Excerpt to read:
↓
Knowing you gave a gift that is going to be used and appreciated. It's also cool when you see someone carrying the light you gave them.
I gave my dad a Streamlight Poly Stinger led, seeing how much he enjoyed that light was priceless.


----------



## landromus (Nov 27, 2011)

I have not given any lights yet.
But I just purchased 2 Fenix LD40's and a set of AA lithiums for country friends. I don't know if they will initially appreciate them. I am hoping they are in their vehicle and ready for a nite time emergency. 
I am also debating ordering a couple of Zebra headlamps for some nephews.


----------



## kreisler (Nov 27, 2011)

herosemblem said:


> The flashlight gifts I give are always lost by the recipient. What a wonderful world.


Xmas has yet to come where i will be giving some budget lights as gifts. i am sure they will not lose them. They are kids but i believe that they will appreciate the lights for a long long time.

On the other hand, Mum constantly loses things, even keys and spectacles, or purses! i want to give her a light as gift, but it has to be something unobtrusive which she is going to carry around for sure (keychain, purse). it's a risk and a challenge. i would be sad, disappointed, irritated and full of regrets if she lost the keychain light. Why? because it was a hassle to get them cheap (waiting time, hongkong, china; costs nerves and energy. i would call it "true efforts"!) and they arent cheap after all (SS keychain light by iTP or Lumintop costs ~30$).

Let's see how thankful they will be after a while with the lights on them. i'd report.


----------



## michman (Dec 13, 2011)

sounds like a plan.


----------



## MrLi (Dec 13, 2011)

I'm giving 3 Jetbeams BA20 (with new Eneloops) to 3 couples as Christmas gifts...They already have everything except a good flashlight lol.

I got ridiculed by them for collecting flashlights (with $$$ you could have bought xxx or yyy..)..but right at that moment, we lost power, and I handed over my Olight i3 so they could get around. They were blown away with the output of that small light 

When we had power back on, they stopped making fun of me :duh2:

They did borrow my i3 to walk the dogs and was impressed with the small light. 
Figured the BA20 would be handy for them since it's easy (only high and low), and runs off 2 AAs (they have a boatload of eneloops for their gaming controllers and random electronics).


----------



## varmint (Dec 13, 2011)

I have given 2, Terrulux litestar 100 AA light 100 lumens, the lady loves hers and the man well its just in a drawer somewhere as he asked to borrow 1 to look at his truck oil with. Some are really thankful others are not. I recieved 1 for Christmas a DerreLight VBS and cant put it down. It was a perfect gift for me.


----------



## Southpaw3612 (Dec 14, 2011)

I wish I would have read this thread sooner. I just purchased a xmas gift for my dad. He still uses a 6P daily at work. Time for an upgrade. Do I hear birthday gift?


----------



## michman (Dec 15, 2011)

Southpaw3612 said:


> I wish I would have read this thread sooner. I just purchased a xmas gift for my dad. He still uses a 6P daily at work. Time for an upgrade. Do I hear birthday gift?
↑
Records provided:
↓
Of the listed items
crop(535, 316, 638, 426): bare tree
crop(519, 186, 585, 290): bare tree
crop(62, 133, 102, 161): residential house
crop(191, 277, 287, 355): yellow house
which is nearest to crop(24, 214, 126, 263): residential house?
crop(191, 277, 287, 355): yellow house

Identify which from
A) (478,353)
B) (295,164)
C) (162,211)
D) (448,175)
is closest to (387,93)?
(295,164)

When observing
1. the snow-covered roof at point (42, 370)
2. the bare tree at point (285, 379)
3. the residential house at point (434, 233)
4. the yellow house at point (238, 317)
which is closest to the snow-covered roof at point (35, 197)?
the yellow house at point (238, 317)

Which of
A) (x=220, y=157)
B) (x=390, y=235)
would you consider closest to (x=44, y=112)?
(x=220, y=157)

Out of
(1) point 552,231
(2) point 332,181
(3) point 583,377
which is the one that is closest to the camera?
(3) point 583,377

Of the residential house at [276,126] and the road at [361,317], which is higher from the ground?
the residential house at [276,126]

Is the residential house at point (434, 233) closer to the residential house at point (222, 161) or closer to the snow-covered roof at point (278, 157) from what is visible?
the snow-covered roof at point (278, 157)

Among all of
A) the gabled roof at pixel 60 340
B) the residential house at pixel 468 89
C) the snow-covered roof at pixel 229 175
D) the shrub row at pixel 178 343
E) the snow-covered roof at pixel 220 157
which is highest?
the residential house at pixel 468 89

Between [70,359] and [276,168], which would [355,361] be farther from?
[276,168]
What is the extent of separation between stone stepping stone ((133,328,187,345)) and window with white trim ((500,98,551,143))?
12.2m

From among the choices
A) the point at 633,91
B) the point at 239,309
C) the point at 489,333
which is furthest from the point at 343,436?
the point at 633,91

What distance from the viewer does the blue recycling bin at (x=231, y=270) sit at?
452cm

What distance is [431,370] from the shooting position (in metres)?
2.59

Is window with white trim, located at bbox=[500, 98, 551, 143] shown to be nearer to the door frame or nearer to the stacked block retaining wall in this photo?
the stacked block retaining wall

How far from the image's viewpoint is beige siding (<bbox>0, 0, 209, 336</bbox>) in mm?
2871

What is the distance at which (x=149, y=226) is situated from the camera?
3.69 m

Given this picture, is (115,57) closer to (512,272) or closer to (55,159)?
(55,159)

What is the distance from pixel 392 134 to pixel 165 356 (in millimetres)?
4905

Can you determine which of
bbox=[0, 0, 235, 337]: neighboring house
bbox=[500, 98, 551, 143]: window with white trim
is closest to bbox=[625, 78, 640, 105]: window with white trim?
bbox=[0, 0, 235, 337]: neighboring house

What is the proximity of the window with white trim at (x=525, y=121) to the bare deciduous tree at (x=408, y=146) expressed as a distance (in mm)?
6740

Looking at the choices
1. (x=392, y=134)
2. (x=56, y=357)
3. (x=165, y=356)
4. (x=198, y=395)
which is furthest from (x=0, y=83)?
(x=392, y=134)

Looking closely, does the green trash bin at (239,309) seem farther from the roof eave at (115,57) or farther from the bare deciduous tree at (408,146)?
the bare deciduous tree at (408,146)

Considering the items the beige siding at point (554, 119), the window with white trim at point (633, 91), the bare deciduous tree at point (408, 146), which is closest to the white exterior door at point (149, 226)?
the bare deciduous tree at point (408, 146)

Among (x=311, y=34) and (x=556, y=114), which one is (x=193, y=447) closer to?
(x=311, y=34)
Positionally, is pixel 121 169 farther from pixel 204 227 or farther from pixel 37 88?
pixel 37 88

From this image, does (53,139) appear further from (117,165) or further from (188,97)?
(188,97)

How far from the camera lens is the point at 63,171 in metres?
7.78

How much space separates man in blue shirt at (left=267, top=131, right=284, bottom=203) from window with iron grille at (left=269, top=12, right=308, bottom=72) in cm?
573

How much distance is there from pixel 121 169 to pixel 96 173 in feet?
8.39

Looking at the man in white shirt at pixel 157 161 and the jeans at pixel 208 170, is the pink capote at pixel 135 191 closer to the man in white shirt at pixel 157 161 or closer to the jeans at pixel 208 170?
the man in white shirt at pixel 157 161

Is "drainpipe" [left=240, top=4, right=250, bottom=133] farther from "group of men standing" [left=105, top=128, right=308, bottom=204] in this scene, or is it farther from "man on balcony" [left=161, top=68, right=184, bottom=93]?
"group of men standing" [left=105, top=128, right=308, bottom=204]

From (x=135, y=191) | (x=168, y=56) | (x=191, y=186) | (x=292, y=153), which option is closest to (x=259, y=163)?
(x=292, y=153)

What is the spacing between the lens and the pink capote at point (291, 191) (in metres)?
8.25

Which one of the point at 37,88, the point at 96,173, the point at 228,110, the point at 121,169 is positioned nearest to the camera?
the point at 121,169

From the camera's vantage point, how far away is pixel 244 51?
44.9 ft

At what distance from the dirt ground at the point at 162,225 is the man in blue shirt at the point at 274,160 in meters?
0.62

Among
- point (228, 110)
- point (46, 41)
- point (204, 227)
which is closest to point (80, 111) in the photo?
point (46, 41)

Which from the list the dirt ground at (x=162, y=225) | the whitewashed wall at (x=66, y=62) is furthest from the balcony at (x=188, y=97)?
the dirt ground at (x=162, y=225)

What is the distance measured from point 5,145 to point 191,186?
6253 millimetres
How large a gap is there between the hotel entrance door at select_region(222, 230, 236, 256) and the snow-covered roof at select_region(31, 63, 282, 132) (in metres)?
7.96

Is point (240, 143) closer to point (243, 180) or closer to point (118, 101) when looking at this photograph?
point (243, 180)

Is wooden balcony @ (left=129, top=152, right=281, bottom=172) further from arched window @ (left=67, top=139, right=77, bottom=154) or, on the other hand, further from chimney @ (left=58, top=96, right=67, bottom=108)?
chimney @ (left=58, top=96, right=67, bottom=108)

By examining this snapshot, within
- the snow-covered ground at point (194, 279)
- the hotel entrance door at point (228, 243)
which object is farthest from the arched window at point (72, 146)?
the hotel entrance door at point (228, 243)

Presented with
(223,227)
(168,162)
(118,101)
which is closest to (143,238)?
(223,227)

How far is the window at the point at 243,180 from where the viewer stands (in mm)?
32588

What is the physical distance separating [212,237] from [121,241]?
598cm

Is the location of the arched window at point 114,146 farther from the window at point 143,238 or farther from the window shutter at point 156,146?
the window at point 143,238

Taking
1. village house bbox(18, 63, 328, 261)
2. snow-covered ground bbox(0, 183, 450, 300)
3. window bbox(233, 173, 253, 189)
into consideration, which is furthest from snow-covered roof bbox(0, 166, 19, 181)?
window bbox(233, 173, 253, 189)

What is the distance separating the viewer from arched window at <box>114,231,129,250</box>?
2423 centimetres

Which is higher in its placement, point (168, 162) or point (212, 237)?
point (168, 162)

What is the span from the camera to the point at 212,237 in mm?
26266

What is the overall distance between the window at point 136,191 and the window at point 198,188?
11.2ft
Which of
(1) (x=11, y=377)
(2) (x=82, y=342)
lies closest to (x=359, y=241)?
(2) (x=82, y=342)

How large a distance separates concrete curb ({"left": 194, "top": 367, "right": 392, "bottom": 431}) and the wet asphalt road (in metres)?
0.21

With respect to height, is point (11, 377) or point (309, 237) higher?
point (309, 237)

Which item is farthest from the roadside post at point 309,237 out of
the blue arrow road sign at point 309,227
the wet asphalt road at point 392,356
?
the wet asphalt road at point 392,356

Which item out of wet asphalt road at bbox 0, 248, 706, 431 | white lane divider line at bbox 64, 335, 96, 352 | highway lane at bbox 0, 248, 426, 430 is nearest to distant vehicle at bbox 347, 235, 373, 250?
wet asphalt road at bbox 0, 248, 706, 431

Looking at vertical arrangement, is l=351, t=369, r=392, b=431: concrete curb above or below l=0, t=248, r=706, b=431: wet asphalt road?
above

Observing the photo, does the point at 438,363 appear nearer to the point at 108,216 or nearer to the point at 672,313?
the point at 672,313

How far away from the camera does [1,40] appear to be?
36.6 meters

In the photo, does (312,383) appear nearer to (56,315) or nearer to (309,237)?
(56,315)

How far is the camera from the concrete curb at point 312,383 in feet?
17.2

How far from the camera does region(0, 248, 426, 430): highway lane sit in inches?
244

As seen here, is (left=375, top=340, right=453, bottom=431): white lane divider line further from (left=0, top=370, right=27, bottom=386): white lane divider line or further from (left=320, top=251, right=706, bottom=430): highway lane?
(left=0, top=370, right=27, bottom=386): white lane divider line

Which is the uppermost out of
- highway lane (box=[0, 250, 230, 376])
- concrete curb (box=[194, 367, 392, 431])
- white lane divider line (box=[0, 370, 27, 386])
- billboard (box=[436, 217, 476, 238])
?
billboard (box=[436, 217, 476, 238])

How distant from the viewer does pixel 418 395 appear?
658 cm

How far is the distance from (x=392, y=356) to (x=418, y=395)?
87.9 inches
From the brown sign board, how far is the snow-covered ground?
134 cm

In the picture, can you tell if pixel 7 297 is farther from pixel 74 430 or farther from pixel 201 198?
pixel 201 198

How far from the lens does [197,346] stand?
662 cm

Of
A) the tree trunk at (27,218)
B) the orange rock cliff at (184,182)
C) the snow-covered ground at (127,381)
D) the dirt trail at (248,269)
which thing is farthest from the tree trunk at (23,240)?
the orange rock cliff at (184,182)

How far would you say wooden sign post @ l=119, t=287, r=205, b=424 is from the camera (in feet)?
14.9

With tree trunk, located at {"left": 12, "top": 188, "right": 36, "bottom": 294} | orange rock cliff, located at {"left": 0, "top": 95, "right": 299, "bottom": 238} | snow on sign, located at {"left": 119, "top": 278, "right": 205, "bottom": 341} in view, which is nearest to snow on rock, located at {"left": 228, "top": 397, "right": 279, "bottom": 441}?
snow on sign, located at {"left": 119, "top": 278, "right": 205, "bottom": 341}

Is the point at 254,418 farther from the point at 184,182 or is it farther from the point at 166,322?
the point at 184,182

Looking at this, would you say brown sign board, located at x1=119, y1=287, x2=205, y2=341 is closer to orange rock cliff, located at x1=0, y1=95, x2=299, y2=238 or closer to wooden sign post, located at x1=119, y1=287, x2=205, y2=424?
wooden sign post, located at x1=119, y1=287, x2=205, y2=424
↑
What is required: Proceed with the forum thread about giving flashlights as gifts, writing on from the point at which it ends.

Result below:
What does one give a person who is using a 6P daily? High CRI or neutral LED replacement bulb?


----------



## Outdoorsman5 (Dec 15, 2011)

I have given away a bunch of Fenix LD20's and Quark AA2 lights to most in my family. The best response yet came from my nephew this past spring after I gave him a Fenix LD20 R5. He said, "whooooa I'll be the coolest kid in scouts with this thing." He's since been on several campouts (one on an island for a week and another on a sailboat for a week,) and says his fenix is the brightest in his troop. Says his cool-factor has been elevated.....ha!


----------



## michman (Dec 15, 2011)

I can not see how it would not be. Flashlights are inherently cool aren't they?


----------



## Outdoorsman5 (Dec 15, 2011)

michman said:


> I can not see how it would not be. Flashlights are inherently cool aren't they?



Pretty much at any age.


----------



## michman (Dec 15, 2011)

Outdoorsman5 said:


> Pretty much at any age.


Right on!


----------



## AaronG (Dec 16, 2011)

I've gifted a couple E05's with positive results. For the most part that's as much as I want to spend on a gift light unless I know they'll appreciate it. Also a keychain light ensures that it will be with you when you need it.


----------



## Cataract (Dec 16, 2011)

Seeing the flashlights I gave my dad lying all over the place and then see him use them (even if just to see the keypad on the microwave).


----------



## helios123 (Dec 16, 2011)

The people that you gifted saying to you how useful it was and how they love them and how bright they are! I've given E01s to people and they were surprised that they are as bright as their huge incan cheapo lights..I was quite surprised that they thought the E01s were bright..


----------



## fyrstormer (Dec 16, 2011)

herosemblem said:


> The flashlight gifts I give are always lost by the recipient. What a wonderful world.





Blight said:


> It's great that the people you gave lights to actually carried them. I haven't always had as good a reception when giving flashlights as gifts. Like you said, they are often not appreciate by non-flashaholics when they initially get them. If people insist on giving lights as gifts to non-flashaholics, I suggest giving them as stocking stuffers, rather than as the main gift. Just my two cents.
> 
> What have been other people's experiences?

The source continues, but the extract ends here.